Apply what you read:
(A) From the NS5B model accuracy table, set down the text between "Prediction accuracy on" and "of NS5B polymerase.", inclusive.
(B) According to the NS5B model accuracy table, how many weakly active inhibitors of NS5B polymerase are in the external test set?

Text for analysis:
+++

Prediction accuracy on the external test set with three models a. The external test set contains 38 active inhibitors and 42 weakly active inhibitors of NS5B polymerase.
| Model | Number of Descriptors | Number of Compounds | SE | SP | Accuracy | MCC |
|---|---|---|---|---|---|---|
| Model 1 | 13 | 80 | 92.11% | 80.95% | 86.25% | 0.732 |
| Model 2 | 16 | 80 | 92.11% | 69.05% | 80.00% | 0.623 |
| Model 3 | 19 | 80 | 65.79% | 54.76% | 60.00% | 0.206 |
Model 1 represents the model built with 13 selected global descriptors as shown in Table 1. Model 2 represents the model built with 16 selected global and 2D Autocorrelation descriptors as shown in Table 2. Model 3 represents the model built with 19 selected global and 3D Autocorrelation descriptors as shown in Table 3;
SE (sensitivity) represents the prediction accuracy of the active inhibitors;
SP (specificity) represents the prediction accuracy of the weakly active inhibitors;
MCC represents Matthews Correlation Coefficient.

+++

Saved data entries
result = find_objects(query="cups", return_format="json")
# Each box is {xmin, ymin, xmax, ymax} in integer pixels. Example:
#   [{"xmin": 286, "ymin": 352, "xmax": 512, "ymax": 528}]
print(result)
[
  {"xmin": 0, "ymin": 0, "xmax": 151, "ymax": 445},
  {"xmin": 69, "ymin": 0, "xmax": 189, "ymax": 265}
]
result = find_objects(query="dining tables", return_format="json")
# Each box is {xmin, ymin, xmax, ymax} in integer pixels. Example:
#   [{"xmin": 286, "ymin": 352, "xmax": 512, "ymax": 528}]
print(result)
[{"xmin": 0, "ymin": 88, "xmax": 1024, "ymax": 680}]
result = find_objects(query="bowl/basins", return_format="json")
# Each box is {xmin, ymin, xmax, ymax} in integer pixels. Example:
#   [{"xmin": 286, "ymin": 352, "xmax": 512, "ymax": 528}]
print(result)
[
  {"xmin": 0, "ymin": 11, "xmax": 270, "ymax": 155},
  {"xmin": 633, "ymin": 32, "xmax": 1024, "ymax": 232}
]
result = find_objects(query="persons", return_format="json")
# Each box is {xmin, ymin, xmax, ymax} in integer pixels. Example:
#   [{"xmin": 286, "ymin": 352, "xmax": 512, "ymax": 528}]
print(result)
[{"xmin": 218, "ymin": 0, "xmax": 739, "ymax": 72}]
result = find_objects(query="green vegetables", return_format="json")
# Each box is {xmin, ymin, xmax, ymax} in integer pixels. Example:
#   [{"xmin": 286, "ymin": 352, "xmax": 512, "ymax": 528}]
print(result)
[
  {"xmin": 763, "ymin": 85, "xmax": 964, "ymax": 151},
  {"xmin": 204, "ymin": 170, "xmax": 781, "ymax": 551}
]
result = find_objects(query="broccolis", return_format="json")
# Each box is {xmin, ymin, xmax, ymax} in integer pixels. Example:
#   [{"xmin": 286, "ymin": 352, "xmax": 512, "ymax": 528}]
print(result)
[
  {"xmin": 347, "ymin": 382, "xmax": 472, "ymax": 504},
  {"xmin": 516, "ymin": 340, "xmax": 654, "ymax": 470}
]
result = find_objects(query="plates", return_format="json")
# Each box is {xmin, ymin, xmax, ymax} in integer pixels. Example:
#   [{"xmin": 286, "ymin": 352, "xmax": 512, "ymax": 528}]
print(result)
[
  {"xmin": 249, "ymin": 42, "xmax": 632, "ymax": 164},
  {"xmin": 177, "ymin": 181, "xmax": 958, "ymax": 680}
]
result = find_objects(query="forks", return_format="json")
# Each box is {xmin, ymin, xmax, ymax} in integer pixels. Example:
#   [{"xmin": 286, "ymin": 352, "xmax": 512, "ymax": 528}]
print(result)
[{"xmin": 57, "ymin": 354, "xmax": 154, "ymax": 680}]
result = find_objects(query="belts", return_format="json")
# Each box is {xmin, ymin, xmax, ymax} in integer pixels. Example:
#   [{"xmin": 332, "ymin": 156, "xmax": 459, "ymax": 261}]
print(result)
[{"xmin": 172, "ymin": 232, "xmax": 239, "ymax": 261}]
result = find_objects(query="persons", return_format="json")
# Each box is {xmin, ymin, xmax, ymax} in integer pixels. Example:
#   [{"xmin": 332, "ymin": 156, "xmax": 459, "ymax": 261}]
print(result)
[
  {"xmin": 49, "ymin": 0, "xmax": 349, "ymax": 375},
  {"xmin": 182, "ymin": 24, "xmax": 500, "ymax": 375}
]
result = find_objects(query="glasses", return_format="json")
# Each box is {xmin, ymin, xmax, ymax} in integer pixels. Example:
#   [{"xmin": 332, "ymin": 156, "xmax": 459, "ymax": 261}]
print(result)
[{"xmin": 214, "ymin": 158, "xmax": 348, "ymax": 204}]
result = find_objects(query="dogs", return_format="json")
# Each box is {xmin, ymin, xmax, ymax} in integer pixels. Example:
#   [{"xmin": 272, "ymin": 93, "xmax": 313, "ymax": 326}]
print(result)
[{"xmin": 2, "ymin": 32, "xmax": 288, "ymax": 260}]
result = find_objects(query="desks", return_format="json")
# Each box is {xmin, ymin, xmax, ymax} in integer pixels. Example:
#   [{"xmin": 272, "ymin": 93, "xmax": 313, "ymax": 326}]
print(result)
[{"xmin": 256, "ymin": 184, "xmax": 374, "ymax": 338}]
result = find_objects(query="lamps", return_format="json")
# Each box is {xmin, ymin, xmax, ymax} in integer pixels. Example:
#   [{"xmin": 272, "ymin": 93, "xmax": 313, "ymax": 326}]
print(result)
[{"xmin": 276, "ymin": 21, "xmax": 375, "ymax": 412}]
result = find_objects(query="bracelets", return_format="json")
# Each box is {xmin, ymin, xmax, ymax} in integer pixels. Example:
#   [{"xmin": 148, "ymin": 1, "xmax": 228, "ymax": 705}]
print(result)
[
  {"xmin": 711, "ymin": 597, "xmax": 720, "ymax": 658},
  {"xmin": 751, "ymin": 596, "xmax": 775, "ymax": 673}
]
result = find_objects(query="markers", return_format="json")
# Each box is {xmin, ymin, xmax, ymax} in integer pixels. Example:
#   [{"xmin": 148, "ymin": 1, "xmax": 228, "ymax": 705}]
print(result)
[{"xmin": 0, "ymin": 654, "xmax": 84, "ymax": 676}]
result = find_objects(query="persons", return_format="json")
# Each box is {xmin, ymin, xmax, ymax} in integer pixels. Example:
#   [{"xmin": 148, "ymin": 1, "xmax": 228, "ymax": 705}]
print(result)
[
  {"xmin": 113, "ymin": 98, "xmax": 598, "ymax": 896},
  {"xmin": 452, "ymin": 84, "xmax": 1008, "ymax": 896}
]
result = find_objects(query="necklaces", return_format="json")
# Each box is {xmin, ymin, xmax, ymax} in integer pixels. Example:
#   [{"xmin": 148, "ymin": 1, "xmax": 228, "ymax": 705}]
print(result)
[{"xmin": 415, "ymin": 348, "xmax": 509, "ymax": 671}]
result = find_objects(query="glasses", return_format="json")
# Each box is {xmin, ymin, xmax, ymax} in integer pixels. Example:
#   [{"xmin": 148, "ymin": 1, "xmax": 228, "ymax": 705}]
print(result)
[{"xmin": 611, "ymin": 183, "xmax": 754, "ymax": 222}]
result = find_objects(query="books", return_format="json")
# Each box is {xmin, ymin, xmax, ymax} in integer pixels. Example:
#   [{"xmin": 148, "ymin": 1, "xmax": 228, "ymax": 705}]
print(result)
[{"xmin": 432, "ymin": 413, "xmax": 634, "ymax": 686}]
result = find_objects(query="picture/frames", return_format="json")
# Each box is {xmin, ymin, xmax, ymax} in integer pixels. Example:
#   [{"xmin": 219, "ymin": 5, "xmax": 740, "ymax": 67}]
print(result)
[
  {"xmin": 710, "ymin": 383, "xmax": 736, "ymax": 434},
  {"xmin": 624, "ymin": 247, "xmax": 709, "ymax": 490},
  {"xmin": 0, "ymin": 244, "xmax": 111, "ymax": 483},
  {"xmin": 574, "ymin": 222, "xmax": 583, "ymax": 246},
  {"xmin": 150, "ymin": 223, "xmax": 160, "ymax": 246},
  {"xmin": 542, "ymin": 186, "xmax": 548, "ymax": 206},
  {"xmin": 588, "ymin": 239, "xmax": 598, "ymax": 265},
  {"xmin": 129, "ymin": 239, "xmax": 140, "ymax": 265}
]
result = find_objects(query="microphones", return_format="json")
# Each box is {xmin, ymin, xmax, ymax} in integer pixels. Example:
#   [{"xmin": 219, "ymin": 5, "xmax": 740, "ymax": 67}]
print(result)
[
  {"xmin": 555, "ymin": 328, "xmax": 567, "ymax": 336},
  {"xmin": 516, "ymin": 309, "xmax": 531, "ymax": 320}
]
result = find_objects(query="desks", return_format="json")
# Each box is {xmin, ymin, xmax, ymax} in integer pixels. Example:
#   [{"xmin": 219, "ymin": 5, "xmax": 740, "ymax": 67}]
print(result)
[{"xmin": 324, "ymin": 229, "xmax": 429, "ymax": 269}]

+++

Responses in order:
(A)
Prediction accuracy on the external test set with three models a. The external test set contains 38 active inhibitors and 42 weakly active inhibitors of NS5B polymerase.

(B) 42